Temperature-dependent regulation of induction into secondary dormancy of Polygonum aviculare L. seeds: A quantitative analysis

•Environmental control of secondary dormancy induction and, in particular, its quantitative aspects, has been much less studied.•Changes in the thermal range for seed germination (variations in the mean lower limit temperature for seed germination Tl(50)), were quantified.•A simple thermal time model was developed to predict changes in the Tl(50) during secondary dormancy induction.•Dormancy induction rate is not only dependent on prevailing temperature, but also on temperature experienced by seeds during dormancy release.

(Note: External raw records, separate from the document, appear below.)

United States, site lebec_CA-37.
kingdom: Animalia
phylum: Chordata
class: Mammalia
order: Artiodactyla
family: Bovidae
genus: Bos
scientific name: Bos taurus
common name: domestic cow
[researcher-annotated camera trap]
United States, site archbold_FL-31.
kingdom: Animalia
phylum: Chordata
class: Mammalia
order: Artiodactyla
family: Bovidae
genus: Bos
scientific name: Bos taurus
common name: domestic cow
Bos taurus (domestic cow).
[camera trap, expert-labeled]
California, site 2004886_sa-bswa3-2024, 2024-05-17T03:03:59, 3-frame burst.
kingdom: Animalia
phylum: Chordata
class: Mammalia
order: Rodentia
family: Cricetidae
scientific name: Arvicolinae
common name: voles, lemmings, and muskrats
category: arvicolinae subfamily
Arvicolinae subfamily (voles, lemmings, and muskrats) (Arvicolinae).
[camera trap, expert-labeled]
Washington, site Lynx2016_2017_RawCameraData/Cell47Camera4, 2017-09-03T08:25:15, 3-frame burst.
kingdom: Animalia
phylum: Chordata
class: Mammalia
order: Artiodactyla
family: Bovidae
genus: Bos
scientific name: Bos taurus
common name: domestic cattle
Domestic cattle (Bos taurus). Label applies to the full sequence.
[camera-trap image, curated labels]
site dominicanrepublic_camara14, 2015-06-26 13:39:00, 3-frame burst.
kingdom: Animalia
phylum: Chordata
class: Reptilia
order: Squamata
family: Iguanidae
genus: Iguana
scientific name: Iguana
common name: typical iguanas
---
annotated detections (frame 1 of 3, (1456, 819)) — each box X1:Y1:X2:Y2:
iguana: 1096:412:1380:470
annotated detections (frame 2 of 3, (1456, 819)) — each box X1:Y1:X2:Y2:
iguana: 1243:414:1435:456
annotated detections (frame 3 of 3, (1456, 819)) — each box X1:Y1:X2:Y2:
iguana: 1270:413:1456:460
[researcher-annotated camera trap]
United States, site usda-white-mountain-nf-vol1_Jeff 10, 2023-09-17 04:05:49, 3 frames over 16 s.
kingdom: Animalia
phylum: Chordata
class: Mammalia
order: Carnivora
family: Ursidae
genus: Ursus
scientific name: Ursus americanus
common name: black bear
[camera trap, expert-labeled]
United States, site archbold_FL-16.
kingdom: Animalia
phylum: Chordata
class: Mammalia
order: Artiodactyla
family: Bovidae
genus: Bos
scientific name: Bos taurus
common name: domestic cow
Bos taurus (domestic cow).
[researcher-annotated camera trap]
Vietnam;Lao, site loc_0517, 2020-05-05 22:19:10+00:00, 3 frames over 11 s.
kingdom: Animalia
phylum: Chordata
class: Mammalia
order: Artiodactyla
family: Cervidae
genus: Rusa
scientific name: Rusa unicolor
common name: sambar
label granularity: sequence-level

In seeds of many summer annuals low temperatures under moist conditions provoke dormancy release while high temperatures induce secondary dormancy. Seed dormancy level establishes the range of temperatures under which germination is possible. The range of temperatures permissive for seed germination is determined by two threshold limit temperatures: Lower limit temperature (Tl) and High limit temperature (Th). Numerous studies have been conducted to characterize the effect of temperature on dormancy release, but there is very few information on how temperature regulates secondary dormancy induction. Seeds of Polygonum aviculare were stratified at 1.6, 5 and 10 °C until achieving a minimum dormancy, and then were induced into secondary dormancy by further storage at 10, 15, 20, 25 and 30 °C. Based on obtained germination time course-curves we quantified changes in the thermal range permissive for seed germination through variations in the mean lower limit temperature for seed germination (Tl(50)) using a mathematical simulation germination model. Our data suggest that induction into secondary dormancy in P. aviculare seeds can be assessed quantitatively through changes in Tl(50). This changes could be described through a Dormancy Induction Thermal-Time Index (DItt), in which thermal time units are accumulated above a threshold temperature from which secondary dormancy is induced (7.9 °C). Additionally, the induction-rate into secondary dormancy was affected by the stratification temperature during dormancy release. We conclude that the effect of temperature on the rate of dormancy induction is not only dependent on prevailing temperature, but also on temperature experienced by seeds during previous dormancy release and the resulting dormancy status of the seed population.